Types of Trades
The two most common types of trades that occur within the stock market are buying and selling shares. These market orders are the basic types of transactions that are most commonly thought of when the topic of investing is brought up. There is little control given to the investor in these types of trades. Once an order is placed, they have no choice at what price it is filled. Since these are the simplest types of trades, the transaction fee for fulfilling them is relatively low. The market, however, is not all so simple. There are several other types of trades that occur.
The first of these transactions is called a buy-limit order. This is when a trader specifies a set price at which he will buy shares. If the shares are more expensive, the broker will not execute the trade. It will only be fulfilled if the market price is at or lower than the specified price. This is great for traders who know what price they are interested in since it makes the transaction more automatic. A time limit is placed on the order detailing how long it will be left open.

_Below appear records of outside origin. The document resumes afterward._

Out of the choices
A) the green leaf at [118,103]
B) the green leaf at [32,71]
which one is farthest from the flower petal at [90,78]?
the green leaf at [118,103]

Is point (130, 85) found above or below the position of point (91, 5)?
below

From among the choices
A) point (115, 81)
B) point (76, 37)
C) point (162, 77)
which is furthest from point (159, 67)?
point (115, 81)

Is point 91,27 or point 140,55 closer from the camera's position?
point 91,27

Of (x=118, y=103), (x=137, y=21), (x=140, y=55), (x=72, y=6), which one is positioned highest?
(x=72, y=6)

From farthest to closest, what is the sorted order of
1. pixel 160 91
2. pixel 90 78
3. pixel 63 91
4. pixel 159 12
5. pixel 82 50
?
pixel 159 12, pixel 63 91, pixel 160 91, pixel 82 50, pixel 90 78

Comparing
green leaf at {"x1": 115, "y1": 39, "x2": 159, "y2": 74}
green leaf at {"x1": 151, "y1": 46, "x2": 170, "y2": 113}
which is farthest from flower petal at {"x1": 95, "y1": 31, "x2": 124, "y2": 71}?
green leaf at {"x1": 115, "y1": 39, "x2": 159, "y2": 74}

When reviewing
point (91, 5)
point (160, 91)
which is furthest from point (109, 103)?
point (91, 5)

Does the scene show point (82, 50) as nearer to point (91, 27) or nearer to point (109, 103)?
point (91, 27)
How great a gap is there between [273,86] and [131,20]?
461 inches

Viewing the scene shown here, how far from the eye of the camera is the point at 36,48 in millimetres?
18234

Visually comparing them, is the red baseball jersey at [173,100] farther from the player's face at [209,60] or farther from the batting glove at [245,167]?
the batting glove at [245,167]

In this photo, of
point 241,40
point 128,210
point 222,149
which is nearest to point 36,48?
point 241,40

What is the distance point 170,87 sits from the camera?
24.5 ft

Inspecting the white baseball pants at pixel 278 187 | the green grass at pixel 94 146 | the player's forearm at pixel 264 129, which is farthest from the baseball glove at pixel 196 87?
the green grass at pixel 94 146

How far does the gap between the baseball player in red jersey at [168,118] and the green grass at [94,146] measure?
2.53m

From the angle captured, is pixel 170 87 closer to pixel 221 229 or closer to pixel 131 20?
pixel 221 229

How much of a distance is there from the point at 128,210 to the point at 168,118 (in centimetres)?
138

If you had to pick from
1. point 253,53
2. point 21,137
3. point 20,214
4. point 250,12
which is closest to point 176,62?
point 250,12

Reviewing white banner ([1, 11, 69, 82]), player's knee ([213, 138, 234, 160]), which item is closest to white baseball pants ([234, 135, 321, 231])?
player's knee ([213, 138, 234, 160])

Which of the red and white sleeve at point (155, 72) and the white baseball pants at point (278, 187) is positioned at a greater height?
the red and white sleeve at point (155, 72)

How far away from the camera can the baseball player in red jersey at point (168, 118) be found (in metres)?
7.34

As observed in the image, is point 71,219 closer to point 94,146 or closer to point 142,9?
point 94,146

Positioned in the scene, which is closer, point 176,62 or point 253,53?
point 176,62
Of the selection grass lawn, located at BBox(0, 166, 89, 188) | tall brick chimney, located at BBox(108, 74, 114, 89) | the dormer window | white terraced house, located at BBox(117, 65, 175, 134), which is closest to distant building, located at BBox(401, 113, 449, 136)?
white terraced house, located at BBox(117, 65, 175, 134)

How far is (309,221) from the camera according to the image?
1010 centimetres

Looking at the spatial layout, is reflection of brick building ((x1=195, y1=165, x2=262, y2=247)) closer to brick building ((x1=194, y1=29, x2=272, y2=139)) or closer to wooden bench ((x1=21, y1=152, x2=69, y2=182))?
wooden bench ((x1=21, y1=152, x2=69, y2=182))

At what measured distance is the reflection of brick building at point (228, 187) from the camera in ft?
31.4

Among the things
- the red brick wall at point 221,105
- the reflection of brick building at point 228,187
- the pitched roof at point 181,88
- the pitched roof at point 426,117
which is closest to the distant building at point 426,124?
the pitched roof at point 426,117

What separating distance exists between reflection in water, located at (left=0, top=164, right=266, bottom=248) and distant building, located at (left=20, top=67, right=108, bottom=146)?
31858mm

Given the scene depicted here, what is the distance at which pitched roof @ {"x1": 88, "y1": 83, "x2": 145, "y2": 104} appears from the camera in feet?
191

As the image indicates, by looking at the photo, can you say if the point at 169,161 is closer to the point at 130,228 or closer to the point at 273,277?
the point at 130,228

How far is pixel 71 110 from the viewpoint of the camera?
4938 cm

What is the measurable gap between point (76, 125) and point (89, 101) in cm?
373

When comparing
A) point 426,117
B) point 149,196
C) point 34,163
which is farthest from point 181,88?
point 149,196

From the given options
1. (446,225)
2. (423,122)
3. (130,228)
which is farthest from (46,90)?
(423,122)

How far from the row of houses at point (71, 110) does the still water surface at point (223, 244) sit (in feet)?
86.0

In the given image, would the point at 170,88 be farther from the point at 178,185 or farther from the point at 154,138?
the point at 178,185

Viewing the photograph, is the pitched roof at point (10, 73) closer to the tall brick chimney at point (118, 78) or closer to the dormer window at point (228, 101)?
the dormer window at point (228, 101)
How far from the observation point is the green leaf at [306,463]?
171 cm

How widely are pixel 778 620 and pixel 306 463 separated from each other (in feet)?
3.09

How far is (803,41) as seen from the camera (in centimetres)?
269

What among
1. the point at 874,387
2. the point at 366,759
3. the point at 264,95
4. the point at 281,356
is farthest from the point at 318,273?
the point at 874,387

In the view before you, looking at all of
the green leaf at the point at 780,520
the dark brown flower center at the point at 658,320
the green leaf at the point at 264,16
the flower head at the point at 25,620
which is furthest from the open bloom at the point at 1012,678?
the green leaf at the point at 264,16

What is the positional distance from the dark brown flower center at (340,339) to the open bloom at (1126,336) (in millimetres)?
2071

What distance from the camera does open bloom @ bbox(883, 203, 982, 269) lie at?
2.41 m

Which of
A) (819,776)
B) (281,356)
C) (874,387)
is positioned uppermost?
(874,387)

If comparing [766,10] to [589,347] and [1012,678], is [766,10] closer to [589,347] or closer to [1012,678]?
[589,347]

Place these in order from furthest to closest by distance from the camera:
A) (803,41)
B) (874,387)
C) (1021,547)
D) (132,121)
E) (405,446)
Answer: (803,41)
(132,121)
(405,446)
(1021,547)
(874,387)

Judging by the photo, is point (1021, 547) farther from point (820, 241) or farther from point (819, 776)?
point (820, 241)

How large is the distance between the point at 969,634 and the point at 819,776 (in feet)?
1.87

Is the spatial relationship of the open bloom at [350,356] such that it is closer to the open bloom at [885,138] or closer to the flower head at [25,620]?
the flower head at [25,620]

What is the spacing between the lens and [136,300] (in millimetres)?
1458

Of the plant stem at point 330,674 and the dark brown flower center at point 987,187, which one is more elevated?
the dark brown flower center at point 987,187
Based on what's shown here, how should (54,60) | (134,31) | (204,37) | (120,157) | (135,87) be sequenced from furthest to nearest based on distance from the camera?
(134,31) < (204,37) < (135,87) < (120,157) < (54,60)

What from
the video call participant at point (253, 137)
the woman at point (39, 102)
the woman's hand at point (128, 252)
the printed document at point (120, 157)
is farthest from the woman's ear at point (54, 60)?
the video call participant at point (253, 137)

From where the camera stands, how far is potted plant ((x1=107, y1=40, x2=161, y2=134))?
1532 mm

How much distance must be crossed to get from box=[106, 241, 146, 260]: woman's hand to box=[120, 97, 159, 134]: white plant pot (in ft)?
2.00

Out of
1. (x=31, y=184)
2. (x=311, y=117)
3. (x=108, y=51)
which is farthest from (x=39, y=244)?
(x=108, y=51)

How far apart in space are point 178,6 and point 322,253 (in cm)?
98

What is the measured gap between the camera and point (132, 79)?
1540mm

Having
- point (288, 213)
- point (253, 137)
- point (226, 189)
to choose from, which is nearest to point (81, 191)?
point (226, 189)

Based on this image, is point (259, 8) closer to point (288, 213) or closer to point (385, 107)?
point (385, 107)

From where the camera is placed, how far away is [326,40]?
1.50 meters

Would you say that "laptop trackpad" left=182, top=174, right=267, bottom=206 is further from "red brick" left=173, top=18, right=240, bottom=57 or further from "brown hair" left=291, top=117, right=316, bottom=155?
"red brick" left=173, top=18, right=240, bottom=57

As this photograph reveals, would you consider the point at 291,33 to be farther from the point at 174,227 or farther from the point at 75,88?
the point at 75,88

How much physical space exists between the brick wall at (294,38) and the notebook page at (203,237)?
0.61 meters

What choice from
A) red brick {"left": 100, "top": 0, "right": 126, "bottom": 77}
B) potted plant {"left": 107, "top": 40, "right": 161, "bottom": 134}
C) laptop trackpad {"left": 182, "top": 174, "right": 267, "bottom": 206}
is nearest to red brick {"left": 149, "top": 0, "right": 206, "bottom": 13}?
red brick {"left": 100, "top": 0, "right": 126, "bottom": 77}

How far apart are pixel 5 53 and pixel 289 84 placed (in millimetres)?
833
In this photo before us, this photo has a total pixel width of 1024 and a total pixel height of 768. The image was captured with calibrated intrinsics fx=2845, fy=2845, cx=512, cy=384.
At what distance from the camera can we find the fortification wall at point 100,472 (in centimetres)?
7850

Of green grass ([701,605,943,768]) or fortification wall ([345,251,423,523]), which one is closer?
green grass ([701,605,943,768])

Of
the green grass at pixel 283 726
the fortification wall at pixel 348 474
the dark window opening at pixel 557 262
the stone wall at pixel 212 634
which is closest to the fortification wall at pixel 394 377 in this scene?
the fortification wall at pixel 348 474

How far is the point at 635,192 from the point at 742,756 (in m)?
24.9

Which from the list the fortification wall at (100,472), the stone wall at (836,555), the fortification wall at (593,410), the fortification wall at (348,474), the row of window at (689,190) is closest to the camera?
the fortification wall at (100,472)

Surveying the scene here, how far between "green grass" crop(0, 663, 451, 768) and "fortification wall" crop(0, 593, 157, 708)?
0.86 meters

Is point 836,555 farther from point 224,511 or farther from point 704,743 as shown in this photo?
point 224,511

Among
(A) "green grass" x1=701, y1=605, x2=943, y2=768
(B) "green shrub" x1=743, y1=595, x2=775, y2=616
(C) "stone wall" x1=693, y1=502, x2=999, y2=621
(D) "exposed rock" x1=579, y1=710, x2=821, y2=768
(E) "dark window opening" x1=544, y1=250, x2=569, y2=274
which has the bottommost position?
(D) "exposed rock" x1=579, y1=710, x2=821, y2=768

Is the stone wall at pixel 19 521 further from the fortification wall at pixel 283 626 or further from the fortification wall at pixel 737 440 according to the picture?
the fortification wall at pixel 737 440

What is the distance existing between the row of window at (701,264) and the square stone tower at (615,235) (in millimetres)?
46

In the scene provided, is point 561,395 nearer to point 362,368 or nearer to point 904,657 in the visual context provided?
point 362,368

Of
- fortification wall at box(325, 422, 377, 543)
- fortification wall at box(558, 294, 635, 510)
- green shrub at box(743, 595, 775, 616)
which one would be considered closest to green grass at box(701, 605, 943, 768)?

There are also sell-stop orders that stipulate at what price a trade will be closed. Like a limit order, a predetermined price is set for these trades. Once shares fall to that price, the shares are sold by the broker. Again, this is an automatic way to cut losses if the market turns against the trader.
The above trades pertain only to long trades. In short trades, an individual is rooting for the price of stock to go down. This is because the trader borrows stock from a company and then immediately sells them at market price. If stock prices drop, the trader can then buy the shares back for a cheaper price before selling them back to the company. For example, if a share of stock were borrowed at $100, and then drops to $80, the trader would then take a $20 profit when the stocks are resold to the company. There are also limit and stop orders that pertain to short trades. These are called sell-limit orders and buy-stop orders.
The major drawback to shorting stock is that there is unlimited potential for loss. When a stock declines in price, it can only go so far. Even a $500 share like Google can only drop down to zero. When a stock goes up, however, there is no limit as to how far it can climb. Because of this danger, shorts should be left only to the experienced trader.